Setting Up Master-Slave Replication of MapR Streams Streams

In this topology, you replicate in one direction. Replica streams can be in a remote MapR cluster or in the MapR cluster where their source streams are located.

Prerequisites

About this task

In this diagram, changes to the activity stream in the sanfrancisco cluster are replicated to the activity stream in the newyork cluster. The circles represent MapR gateways.

In this diagram, changes to the activity1 stream in the sanfrancisco cluster are replicated to the activity2 stream within the same cluster.

All updates from a source stream arrive at a replica stream after having been authenticated at a gateway. Therefore, the produceperm access control expressions on the replica stream is irrelevant; gateways have the implicit authority to publish messages to topics in replica streams.

Restrictions:
  • You must replicate all of the topics that are in a stream. You cannot select only a subset of topics to replicate.
  • The maximum number of replicas that a stream can replicate to is 64.
  • The maximum number of upstream sources that a replica can accept data from is 64.
  • In a Master-Slave setup, you cannot have two masters with the same topic name replicating to the same slave. It creates a conflict for that topic name. This is similar to Multi-Master replication where you must have separate topic names for Master1 (Cluster1) and Master2 (Cluster2).
  • In many-to-one replication, topics with the same name should not be replicated to an aggregate replica.

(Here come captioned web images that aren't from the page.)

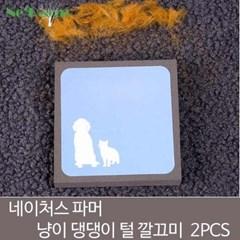 네이처스 파머 냥이댕댕이 털제거 깔끄미 털지우개 2P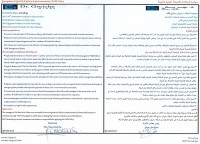 OHSE Policy QF-GM-01 (14012020)_page-0006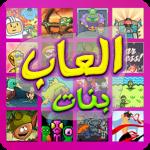 العاب بنات 2.2.0 (Mod)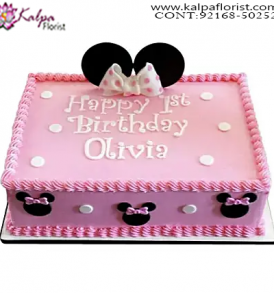 Cake Delivery in USA, Online Cake Delivery, Order Cake Online, Send Cakes to Punjab, Online Cake Delivery in Punjab, Online Cake Order, Cake Online, Online Cake Delivery in India, Online Cake Delivery Near Me, Online Birthday Cake Delivery in Bangalore, Send Cakes Online with home Delivery, Online Cake Delivery India, Online shopping for Cakes to Jalandhar, Order Birthday Cakes, Order Delicious Cakes Home Delivery Online, Buy and Send Cakes to India, Kalpa Florist.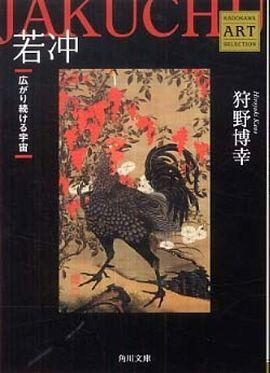 若冲―広がり続ける宇宙 Kadokawa Art Selection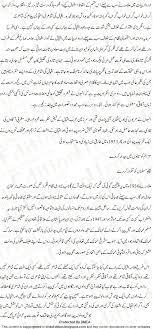 november allama iqbal day speech in urdu youm e iqbal essay    writer  m ali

    For example, suppose that a company wants to replicate the activity stream in the sanfrancisco cluster and the activity stream in the newyork cluster to the activity stream in the singapore cluster. Both the replicated streams contain a topic named topic_1. The offsets for messages in the sanfrancisco version of topic_1 might also be used for messages in the newyork version. Therefore, replication of both topics to the same stream could lead to conflicts in the replica stream.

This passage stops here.